Fr. C. Donald Howard, Pastor

Christ the Redeemer
Roman Catholic Church
Phone: (703) 430-0811

 
 Home Back Mass Schedule Parish Staff
Pastor's Message, Week of October 8, 2006
 
Passing on the Faith

After getting everyone back to school, family life has adjusted itself to the new normal of bus pick-ups, car pooling, homework, and getting all the pieces of familiar life together. Christ the Redeemer Parish added another piece to the puzzle this week with the opening of religious education for elementary children and grades 7 & 8; our young adults begin October 15th. Hopefully it’s more than an add-on; it needs to be something important in our Catholic lives.

For several weeks the call has gone out to register the students and to secure teachers/catechists and the many other parishioners needed to carry on the religious formation program. We’ve had several catechists meetings to get organized and to pray together. It’s kind of ready-set-go! This week is “go” and a big hand goes out to parents, students, catechists, office volunteers, hall monitors. This is an important and vital project for families and for the parish.

Talking About It
In recent TV anti-smoking adds parents have been urged to “talk about it.” The implication is that parents don’t always know where to begin or how to continue in helping their children not to take up smoking. The commercial urges the parents to keep up the conversation and assures them that the kids will listen. A similar urgency about faith and life is the need to keep talking and, equally important, is to keep listening about God in our lives.

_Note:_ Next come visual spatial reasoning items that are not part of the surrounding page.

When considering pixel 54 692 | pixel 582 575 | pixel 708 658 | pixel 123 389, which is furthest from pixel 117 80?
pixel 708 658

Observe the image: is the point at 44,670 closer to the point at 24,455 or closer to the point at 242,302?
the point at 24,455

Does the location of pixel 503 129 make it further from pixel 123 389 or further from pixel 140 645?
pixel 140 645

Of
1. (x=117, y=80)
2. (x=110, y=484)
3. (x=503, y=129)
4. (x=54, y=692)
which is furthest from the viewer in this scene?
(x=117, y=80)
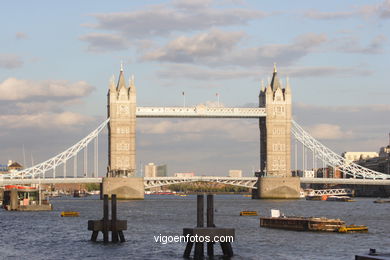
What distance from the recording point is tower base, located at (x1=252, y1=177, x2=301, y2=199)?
6152 inches

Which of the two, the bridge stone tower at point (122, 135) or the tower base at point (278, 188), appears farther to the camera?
the tower base at point (278, 188)

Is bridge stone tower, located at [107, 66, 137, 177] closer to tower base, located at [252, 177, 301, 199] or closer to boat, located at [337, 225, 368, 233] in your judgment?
tower base, located at [252, 177, 301, 199]

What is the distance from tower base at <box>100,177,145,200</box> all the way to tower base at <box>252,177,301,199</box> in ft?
66.9

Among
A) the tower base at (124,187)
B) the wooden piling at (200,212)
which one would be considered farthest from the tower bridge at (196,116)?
the wooden piling at (200,212)

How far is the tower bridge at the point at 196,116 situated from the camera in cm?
15162

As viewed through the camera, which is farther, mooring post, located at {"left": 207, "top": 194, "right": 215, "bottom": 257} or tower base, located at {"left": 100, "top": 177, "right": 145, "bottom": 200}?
tower base, located at {"left": 100, "top": 177, "right": 145, "bottom": 200}

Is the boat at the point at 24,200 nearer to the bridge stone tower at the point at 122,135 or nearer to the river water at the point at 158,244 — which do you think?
the bridge stone tower at the point at 122,135

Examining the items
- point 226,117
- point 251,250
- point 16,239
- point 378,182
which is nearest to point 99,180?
point 226,117

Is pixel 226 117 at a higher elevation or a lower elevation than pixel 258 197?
higher

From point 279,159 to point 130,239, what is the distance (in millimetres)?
97068

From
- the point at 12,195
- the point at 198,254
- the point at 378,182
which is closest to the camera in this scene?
the point at 198,254

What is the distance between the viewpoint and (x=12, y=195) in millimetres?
119375

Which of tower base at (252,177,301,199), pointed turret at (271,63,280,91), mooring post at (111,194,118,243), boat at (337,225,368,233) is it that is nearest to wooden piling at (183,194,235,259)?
mooring post at (111,194,118,243)

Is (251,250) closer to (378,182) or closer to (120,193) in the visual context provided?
(120,193)
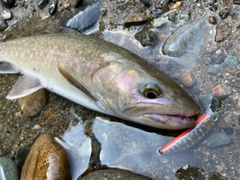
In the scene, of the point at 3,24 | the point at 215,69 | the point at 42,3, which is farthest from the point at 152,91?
the point at 3,24

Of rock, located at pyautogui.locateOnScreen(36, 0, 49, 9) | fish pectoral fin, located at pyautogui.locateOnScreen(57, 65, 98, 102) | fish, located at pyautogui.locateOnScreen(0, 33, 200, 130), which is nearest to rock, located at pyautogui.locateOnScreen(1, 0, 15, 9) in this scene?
rock, located at pyautogui.locateOnScreen(36, 0, 49, 9)

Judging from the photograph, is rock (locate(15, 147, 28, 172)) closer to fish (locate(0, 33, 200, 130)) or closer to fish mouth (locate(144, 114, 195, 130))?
fish (locate(0, 33, 200, 130))

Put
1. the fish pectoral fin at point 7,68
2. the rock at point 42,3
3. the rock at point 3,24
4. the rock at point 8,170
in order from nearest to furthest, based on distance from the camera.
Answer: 1. the rock at point 8,170
2. the fish pectoral fin at point 7,68
3. the rock at point 42,3
4. the rock at point 3,24

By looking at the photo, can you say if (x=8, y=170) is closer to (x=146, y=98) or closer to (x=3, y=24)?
(x=146, y=98)

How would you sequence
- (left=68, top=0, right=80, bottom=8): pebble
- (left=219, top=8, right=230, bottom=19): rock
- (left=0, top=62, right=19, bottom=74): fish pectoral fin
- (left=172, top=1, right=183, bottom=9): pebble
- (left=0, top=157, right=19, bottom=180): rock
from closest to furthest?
(left=0, top=157, right=19, bottom=180): rock, (left=219, top=8, right=230, bottom=19): rock, (left=172, top=1, right=183, bottom=9): pebble, (left=0, top=62, right=19, bottom=74): fish pectoral fin, (left=68, top=0, right=80, bottom=8): pebble

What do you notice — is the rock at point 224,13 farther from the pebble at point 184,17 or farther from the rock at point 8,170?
the rock at point 8,170

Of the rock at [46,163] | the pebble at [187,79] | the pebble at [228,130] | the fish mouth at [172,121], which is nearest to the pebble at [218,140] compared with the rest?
the pebble at [228,130]

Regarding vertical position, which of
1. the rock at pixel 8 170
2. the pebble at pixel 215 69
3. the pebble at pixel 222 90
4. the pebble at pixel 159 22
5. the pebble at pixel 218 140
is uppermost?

It’s important for parents to initiate the conversation about God. Children learn faith from adults, not vice-versa. Parents, with their experience, need to share their religious history within their families. Where have they found God? Where has God touched them? Some of that conversation needs to be about finding God in community, in the Church. How do we do that without being “preachy” or overbearing?

The answer is honestly and directly. That’s the challenge of sharing the faith. We need to begin with an autobiography of faith, trust, and wonder at how the Lord has been part of my life. Catechesis within the family presumes faith, prayer, and participation in the life of the Church. Children offer their parents the opportunity to get their own religious house in order. As my high school rector used to tell us teenage seminarians: “Nemo dat quod non habet.” “You can’t give what you don’t have.”

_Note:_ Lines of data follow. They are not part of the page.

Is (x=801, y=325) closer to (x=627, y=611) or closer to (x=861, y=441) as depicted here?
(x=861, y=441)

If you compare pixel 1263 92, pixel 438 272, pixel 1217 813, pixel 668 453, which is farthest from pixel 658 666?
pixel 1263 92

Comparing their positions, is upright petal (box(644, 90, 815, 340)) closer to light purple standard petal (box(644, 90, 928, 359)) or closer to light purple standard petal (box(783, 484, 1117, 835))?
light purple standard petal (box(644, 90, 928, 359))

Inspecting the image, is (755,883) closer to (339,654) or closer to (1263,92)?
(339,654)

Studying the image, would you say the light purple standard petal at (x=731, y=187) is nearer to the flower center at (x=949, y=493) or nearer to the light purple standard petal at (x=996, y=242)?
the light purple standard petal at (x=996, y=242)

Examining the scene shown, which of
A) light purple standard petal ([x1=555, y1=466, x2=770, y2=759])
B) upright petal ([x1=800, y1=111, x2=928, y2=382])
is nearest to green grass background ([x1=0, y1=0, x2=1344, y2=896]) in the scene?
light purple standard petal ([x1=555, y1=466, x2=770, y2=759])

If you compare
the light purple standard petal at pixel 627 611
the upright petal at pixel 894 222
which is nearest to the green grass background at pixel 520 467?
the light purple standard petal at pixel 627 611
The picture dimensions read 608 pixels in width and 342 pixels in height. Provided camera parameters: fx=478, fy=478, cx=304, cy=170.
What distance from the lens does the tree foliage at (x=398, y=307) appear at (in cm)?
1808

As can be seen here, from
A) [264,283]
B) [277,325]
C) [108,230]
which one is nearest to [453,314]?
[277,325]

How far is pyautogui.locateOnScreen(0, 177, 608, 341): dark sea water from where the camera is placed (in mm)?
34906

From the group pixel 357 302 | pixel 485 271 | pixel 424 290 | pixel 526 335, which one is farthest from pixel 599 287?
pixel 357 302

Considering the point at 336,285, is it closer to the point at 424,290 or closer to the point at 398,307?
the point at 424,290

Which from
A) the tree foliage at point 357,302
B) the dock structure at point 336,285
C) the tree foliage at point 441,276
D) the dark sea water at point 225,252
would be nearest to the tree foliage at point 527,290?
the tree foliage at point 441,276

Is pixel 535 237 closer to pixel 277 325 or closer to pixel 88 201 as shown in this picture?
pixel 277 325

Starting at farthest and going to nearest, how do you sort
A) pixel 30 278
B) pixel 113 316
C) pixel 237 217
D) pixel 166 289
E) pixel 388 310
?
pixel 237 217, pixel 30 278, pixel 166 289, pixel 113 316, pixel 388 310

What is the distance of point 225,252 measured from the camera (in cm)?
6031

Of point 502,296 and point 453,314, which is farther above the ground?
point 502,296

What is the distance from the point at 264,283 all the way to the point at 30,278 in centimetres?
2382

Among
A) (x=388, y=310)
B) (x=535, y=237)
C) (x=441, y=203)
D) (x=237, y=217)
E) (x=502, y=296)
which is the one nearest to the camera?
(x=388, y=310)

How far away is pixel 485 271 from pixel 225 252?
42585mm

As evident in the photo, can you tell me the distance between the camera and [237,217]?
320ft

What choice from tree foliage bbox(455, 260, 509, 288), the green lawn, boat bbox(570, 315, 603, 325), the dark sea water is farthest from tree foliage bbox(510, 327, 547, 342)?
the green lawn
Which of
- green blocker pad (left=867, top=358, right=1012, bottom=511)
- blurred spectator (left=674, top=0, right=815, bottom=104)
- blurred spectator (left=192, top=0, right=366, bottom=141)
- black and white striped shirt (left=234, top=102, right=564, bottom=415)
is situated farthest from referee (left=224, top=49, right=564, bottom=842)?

Parents are, indeed, the primary educators of their children in the ways of faith. Like all teachers, one learns best from life experience. In this case life is more than just common sense values, but it is the experience of God in worship, in the scriptures, in intense prayer life, and in doing the works of charity. The Lord is in all those parts of our life and this gracious presence awaits the giving of that gift to our children.

Love the Church
Think about what we share with our children. We reflect the headlines by complaining and moaning about the Church. We, however, remain in the Church not for its problems, which are many. We stay because we find the Lord in our coming together for the Eucharist and the other sacraments. The Lord at various times and on diverse occasions has touched us, sometimes with joy and, at others, with consolation in private moments.

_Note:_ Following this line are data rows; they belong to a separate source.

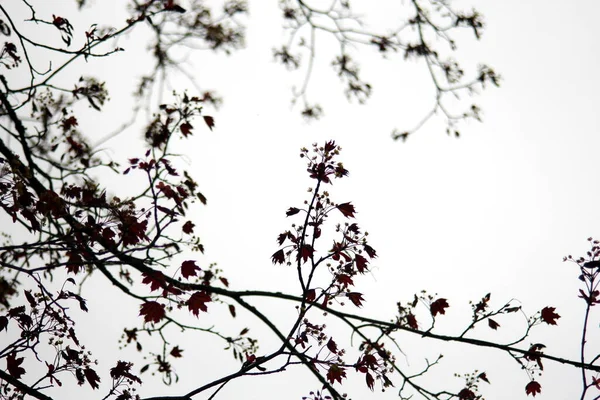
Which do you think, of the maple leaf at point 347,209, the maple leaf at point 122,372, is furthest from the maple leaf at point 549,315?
the maple leaf at point 122,372

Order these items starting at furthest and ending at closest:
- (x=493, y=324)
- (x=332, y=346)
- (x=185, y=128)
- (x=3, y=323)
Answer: (x=3, y=323)
(x=332, y=346)
(x=493, y=324)
(x=185, y=128)

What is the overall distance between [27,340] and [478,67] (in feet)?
16.1

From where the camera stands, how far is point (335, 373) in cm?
336

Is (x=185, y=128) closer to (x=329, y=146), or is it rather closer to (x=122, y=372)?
(x=329, y=146)

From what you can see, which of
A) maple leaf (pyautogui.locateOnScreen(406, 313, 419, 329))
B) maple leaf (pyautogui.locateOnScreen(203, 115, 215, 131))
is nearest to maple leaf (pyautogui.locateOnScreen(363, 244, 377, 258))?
maple leaf (pyautogui.locateOnScreen(406, 313, 419, 329))

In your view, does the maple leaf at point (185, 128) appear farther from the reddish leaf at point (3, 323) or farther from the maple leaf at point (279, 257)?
the reddish leaf at point (3, 323)

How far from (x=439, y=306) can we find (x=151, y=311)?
223cm

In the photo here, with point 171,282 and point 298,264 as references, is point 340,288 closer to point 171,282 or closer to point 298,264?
point 298,264

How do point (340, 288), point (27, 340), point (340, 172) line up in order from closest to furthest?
point (340, 172)
point (340, 288)
point (27, 340)

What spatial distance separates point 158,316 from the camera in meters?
3.19

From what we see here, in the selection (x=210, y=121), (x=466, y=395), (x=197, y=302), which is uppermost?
(x=210, y=121)

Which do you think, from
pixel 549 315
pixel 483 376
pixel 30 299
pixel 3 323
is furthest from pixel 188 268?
pixel 549 315

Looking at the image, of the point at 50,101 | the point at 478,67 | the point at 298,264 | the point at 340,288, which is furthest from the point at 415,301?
the point at 50,101

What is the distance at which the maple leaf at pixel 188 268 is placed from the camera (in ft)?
10.8
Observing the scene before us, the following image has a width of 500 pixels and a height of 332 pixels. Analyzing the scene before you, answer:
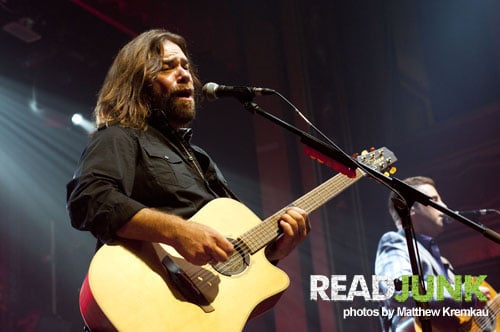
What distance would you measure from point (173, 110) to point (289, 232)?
0.77 meters

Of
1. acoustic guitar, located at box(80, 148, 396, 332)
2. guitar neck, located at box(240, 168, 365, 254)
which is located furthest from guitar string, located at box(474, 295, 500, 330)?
acoustic guitar, located at box(80, 148, 396, 332)

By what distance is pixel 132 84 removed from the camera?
252cm

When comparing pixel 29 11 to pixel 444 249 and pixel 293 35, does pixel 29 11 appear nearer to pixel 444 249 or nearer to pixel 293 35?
pixel 293 35

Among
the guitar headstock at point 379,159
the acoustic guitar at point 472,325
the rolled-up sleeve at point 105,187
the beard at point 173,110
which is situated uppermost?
the beard at point 173,110

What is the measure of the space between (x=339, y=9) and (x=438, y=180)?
2386mm

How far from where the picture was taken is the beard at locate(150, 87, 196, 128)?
2.46 meters

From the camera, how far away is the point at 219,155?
6219 millimetres

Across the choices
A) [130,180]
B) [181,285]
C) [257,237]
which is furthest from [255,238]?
[130,180]

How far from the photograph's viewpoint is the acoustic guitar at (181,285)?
1.74 metres

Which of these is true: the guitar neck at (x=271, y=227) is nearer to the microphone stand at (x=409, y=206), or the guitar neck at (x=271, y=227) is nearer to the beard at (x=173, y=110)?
the microphone stand at (x=409, y=206)

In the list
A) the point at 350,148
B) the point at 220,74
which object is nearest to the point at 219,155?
the point at 220,74

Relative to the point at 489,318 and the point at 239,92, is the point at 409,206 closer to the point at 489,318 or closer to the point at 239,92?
the point at 239,92

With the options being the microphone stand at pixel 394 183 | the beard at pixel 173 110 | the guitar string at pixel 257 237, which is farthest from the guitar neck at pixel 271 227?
the beard at pixel 173 110

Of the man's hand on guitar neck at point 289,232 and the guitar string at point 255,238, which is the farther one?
the man's hand on guitar neck at point 289,232
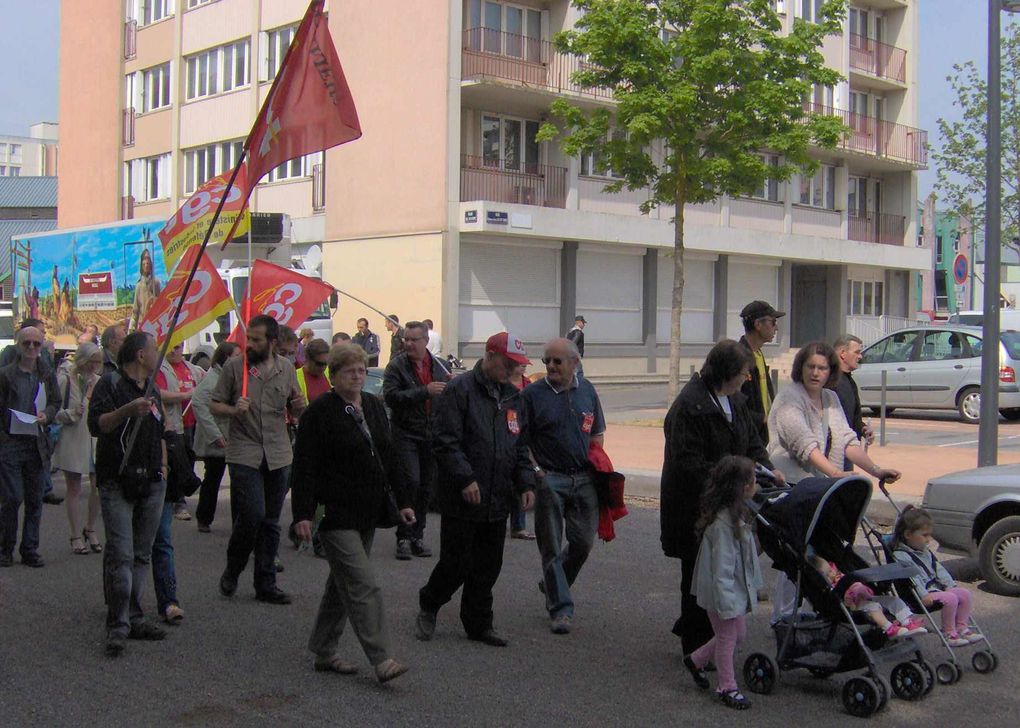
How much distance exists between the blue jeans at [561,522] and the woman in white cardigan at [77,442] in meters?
4.21

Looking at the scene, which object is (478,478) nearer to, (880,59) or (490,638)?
(490,638)

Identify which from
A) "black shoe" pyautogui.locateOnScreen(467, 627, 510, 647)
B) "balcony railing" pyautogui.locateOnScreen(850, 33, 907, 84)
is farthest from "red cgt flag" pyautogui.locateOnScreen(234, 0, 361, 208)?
"balcony railing" pyautogui.locateOnScreen(850, 33, 907, 84)

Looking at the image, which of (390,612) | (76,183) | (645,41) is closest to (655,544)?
(390,612)

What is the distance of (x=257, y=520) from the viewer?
7734 mm

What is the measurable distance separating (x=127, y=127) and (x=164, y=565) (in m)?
39.7

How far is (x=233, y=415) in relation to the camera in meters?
7.86

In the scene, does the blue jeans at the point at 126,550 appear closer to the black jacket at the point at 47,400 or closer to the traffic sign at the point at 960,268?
the black jacket at the point at 47,400

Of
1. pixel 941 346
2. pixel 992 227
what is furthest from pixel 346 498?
pixel 941 346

We have learned about God’s Word. We have received values and moral training from faithful adults in our lives: our parents, our grandparents, teachers, godparents, and many others. We have learned to love and be loved in the community of the Church and in the domestic Church, our families. We have prayed at our family tables, we have prayed in the night before going to bed. God was there for us. Sharing the faith in this sense is sharing that story within our families. We need to keep talking. We need to be open to the new stories of our children’s search for God and for meaning in their lives.

RE Challenges
At the center of our lives is the quest for God and the sharing of that faith experience with others. It is essential in our religious and human living. Some challenges as we begin anew with religious instruction in the parish and in your family are listed below:

  • Pray as a family. Pray at the dinner table. Pray the rosary or other devotions. Pray at bedtime as part of a blessing ritual of the children.
  • Invite visitors to pray with your family. Include others in the sharing of the faith.
  • Celebrate Sunday Eucharist each week. Share about the readings whether before or after the liturgy. Talk about the homily. Sing the songs in your home. Keep talking about how the Lord gathers us personally. Keep up the conversation about Church attendance. Share about the prayers and rites which we share.
  • Share in religious education classes each week. Step forward to volunteer as a catechist or other aid. Actions speak louder than our words.
  • Share regularly in some work of charity. Learn about Christian life by doing it. Step forward with the Blood Drive, with LINK, with scouting, with other community services.
  • The faith is shared in the classroom where we are given words to communicate our faith experience, but the words are authenticated by worship, by prayer, and good works for our brothers and sisters in need.